◆ PROBLEM TO WORK ON: Lay out the records from the line containing "How distant from the viewer is" through the line containing "21629 millimetres", both included, as a Markdown table with a Row column numbering each line and a Line column holding its text. Leave out blank lines.

>> Begin DATA FOR THE TASK

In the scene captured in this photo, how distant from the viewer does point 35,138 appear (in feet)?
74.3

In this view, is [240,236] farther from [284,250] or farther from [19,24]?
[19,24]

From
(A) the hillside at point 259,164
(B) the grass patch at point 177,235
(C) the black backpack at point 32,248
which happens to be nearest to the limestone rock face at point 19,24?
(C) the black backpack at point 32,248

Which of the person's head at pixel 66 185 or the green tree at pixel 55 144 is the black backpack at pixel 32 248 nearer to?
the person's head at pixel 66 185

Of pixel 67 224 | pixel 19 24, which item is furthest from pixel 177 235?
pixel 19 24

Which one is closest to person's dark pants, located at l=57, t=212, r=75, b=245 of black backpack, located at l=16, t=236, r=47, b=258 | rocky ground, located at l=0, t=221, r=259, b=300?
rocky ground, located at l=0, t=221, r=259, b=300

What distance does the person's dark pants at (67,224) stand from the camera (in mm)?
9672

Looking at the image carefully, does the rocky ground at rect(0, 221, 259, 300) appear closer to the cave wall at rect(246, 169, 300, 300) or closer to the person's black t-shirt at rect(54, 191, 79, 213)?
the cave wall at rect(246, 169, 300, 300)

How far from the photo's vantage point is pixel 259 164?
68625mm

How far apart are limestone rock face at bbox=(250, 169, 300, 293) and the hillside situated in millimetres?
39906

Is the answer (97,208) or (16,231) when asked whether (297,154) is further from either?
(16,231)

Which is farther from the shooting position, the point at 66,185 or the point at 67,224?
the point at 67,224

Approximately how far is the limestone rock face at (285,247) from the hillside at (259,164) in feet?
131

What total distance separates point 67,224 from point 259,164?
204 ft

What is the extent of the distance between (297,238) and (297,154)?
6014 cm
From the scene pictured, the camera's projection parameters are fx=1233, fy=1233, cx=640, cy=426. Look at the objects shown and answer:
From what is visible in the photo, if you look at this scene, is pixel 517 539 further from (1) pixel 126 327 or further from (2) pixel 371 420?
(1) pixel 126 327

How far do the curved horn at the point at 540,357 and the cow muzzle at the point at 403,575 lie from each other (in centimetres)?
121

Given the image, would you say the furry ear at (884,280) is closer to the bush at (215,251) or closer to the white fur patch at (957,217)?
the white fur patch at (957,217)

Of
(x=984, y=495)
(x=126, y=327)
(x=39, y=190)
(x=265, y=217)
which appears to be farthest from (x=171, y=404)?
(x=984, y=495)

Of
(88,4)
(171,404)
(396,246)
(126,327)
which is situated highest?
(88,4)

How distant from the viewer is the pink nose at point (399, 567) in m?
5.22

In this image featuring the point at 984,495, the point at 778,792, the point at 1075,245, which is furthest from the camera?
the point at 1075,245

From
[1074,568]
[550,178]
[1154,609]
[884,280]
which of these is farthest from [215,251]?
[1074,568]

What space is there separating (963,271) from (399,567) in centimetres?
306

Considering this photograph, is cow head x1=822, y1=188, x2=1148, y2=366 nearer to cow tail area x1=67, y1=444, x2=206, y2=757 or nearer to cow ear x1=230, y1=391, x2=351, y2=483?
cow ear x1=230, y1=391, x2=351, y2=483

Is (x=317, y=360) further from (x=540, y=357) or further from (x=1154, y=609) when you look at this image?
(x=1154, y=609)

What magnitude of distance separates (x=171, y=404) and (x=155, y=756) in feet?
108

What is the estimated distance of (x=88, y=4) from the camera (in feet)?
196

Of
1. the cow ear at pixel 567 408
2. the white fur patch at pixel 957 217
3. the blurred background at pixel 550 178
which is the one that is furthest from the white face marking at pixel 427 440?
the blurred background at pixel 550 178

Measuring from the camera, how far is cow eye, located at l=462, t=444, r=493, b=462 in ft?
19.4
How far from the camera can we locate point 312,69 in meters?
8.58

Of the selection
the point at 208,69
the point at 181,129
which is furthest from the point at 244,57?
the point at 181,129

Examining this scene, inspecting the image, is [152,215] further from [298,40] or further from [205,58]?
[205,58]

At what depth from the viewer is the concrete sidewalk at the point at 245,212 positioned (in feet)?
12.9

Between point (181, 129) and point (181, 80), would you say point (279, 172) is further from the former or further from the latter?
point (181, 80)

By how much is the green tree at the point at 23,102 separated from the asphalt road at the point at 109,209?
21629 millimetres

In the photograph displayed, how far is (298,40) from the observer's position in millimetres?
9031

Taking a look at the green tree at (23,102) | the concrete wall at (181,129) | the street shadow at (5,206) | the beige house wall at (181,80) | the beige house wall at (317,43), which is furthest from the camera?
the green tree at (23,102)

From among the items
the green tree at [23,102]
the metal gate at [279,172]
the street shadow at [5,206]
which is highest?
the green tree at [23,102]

>> End DATA FOR THE TASK

◆ TASK RESPONSE:
| Row | Line |
|---|---|
| 1 | How distant from the viewer is the pink nose at point (399, 567) in m? |
| 2 | 5.22 |
| 3 | In this image featuring the point at 984,495, the point at 778,792, the point at 1075,245, which is furthest from the camera? |
| 4 | the point at 1075,245 |
| 5 | From |
| 6 | [1074,568] |
| 7 | [550,178] |
| 8 | [1154,609] |
| 9 | [884,280] |
| 10 | which of these is farthest from [215,251]? |
| 11 | [1074,568] |
| 12 | What space is there separating (963,271) from (399,567) in centimetres? |
| 13 | 306 |
| 14 | Considering this photograph, is cow head x1=822, y1=188, x2=1148, y2=366 nearer to cow tail area x1=67, y1=444, x2=206, y2=757 or nearer to cow ear x1=230, y1=391, x2=351, y2=483? |
| 15 | cow ear x1=230, y1=391, x2=351, y2=483 |
| 16 | Is (x=317, y=360) further from (x=540, y=357) or further from (x=1154, y=609) when you look at this image? |
| 17 | (x=1154, y=609) |
| 18 | What magnitude of distance separates (x=171, y=404) and (x=155, y=756) in feet? |
| 19 | 108 |
| 20 | What is the estimated distance of (x=88, y=4) from the camera (in feet)? |
| 21 | 196 |
| 22 | Of |
| 23 | 1. the cow ear at pixel 567 408 |
| 24 | 2. the white fur patch at pixel 957 217 |
| 25 | 3. the blurred background at pixel 550 178 |
| 26 | which is the one that is furthest from the white face marking at pixel 427 440? |
| 27 | the blurred background at pixel 550 178 |
| 28 | Measuring from the camera, how far is cow eye, located at l=462, t=444, r=493, b=462 in ft? |
| 29 | 19.4 |
| 30 | How far from the camera can we locate point 312,69 in meters? |
| 31 | 8.58 |
| 32 | Of the selection |
| 33 | the point at 208,69 |
| 34 | the point at 181,129 |
| 35 | which is furthest from the point at 244,57? |
| 36 | the point at 181,129 |
| 37 | Examining this scene, inspecting the image, is [152,215] further from [298,40] or further from [205,58]? |
| 38 | [205,58] |
| 39 | At what depth from the viewer is the concrete sidewalk at the point at 245,212 positioned (in feet)? |
| 40 | 12.9 |
| 41 | Between point (181, 129) and point (181, 80), would you say point (279, 172) is further from the former or further from the latter? |
| 42 | point (181, 80) |
| 43 | By how much is the green tree at the point at 23,102 separated from the asphalt road at the point at 109,209? |
| 44 | 21629 millimetres |